> **Directive**:
Repeat every line of the data below word for word, leaving out the pictures.

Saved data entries
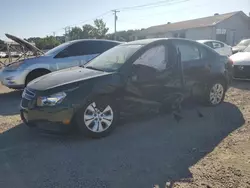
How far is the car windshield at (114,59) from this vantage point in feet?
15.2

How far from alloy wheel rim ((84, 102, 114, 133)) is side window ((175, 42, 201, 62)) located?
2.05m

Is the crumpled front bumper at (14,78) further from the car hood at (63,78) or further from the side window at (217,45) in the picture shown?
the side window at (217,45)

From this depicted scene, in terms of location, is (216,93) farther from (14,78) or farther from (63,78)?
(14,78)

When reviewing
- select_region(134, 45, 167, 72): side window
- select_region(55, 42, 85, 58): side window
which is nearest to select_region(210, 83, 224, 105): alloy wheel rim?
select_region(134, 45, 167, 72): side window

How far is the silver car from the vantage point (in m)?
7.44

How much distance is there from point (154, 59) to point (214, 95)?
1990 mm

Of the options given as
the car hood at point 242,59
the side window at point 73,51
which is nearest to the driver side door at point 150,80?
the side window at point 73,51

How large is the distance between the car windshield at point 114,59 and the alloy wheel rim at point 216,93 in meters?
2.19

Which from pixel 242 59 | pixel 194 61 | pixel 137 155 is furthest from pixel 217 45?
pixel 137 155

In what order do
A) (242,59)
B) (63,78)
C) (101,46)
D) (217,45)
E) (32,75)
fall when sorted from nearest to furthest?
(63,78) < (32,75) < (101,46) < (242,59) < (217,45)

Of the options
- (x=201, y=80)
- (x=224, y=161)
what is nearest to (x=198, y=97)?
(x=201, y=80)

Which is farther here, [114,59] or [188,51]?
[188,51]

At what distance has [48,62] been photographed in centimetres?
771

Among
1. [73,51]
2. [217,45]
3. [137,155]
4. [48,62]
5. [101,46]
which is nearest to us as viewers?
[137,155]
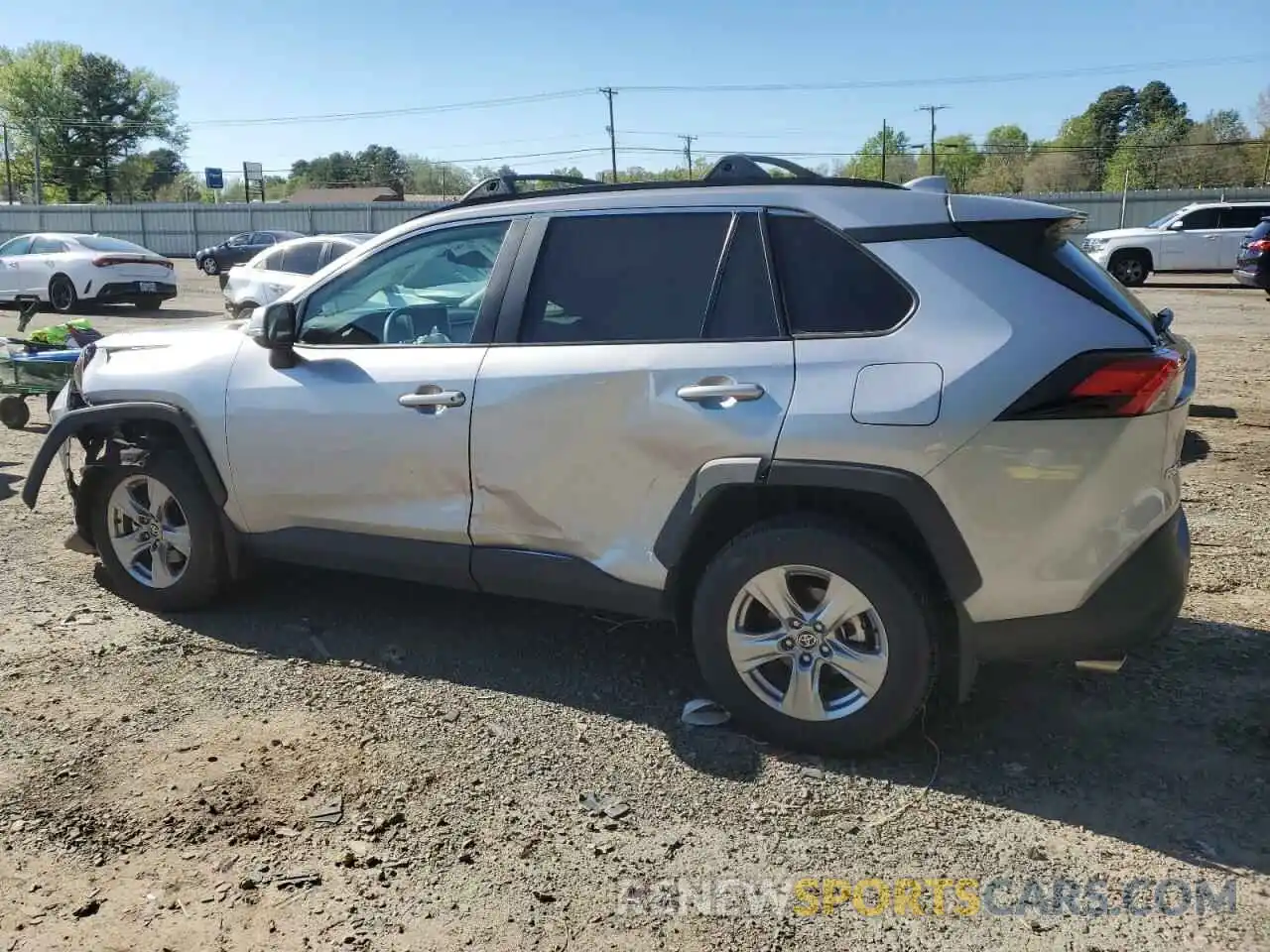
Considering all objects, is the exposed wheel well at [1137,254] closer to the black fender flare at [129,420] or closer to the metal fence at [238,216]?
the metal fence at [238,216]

> **Finished answer**:
How far is the car windshield at (114,59) from this vantage point in feet?
15.2

How far from alloy wheel rim ((84, 102, 114, 133)) is side window ((175, 42, 201, 62)) located?
2.05m

Is the crumpled front bumper at (14,78) further from the car hood at (63,78) or further from the side window at (217,45) in the picture shown?
the side window at (217,45)

From this depicted scene, in terms of location, is (216,93) farther from (14,78) or farther from (63,78)?
(14,78)

When reviewing
- select_region(134, 45, 167, 72): side window
- select_region(55, 42, 85, 58): side window
which is nearest to select_region(210, 83, 224, 105): alloy wheel rim?
select_region(134, 45, 167, 72): side window

How far is the silver car from the vantage point (in m)?
7.44

How much distance is there from point (154, 59) to point (214, 95)?
1990 mm

Of the options given as
the car hood at point 242,59
the side window at point 73,51
which is nearest to the driver side door at point 150,80?
the side window at point 73,51

How large is the distance between the car windshield at point 114,59 and the alloy wheel rim at point 216,93 in meters?
2.19

Which from pixel 242 59 | pixel 194 61 | pixel 137 155 is furthest from pixel 217 45?
pixel 137 155

In what order do
A) (242,59)
B) (63,78)
C) (101,46)
D) (217,45)
E) (32,75)
fall when sorted from nearest to furthest?
(63,78) < (32,75) < (101,46) < (242,59) < (217,45)

Of the options
- (x=201, y=80)
- (x=224, y=161)
what is nearest to (x=198, y=97)?
(x=201, y=80)

Which is farther here, [114,59] or [188,51]?
[188,51]

At what distance has [48,62] been photographed in centimetres?
771

Among
1. [73,51]
2. [217,45]
3. [137,155]
4. [48,62]
5. [101,46]
which is nearest to us as viewers?
[137,155]
Considering all objects, is the exposed wheel well at [1137,254] closer to the black fender flare at [129,420] or closer to the metal fence at [238,216]?
the metal fence at [238,216]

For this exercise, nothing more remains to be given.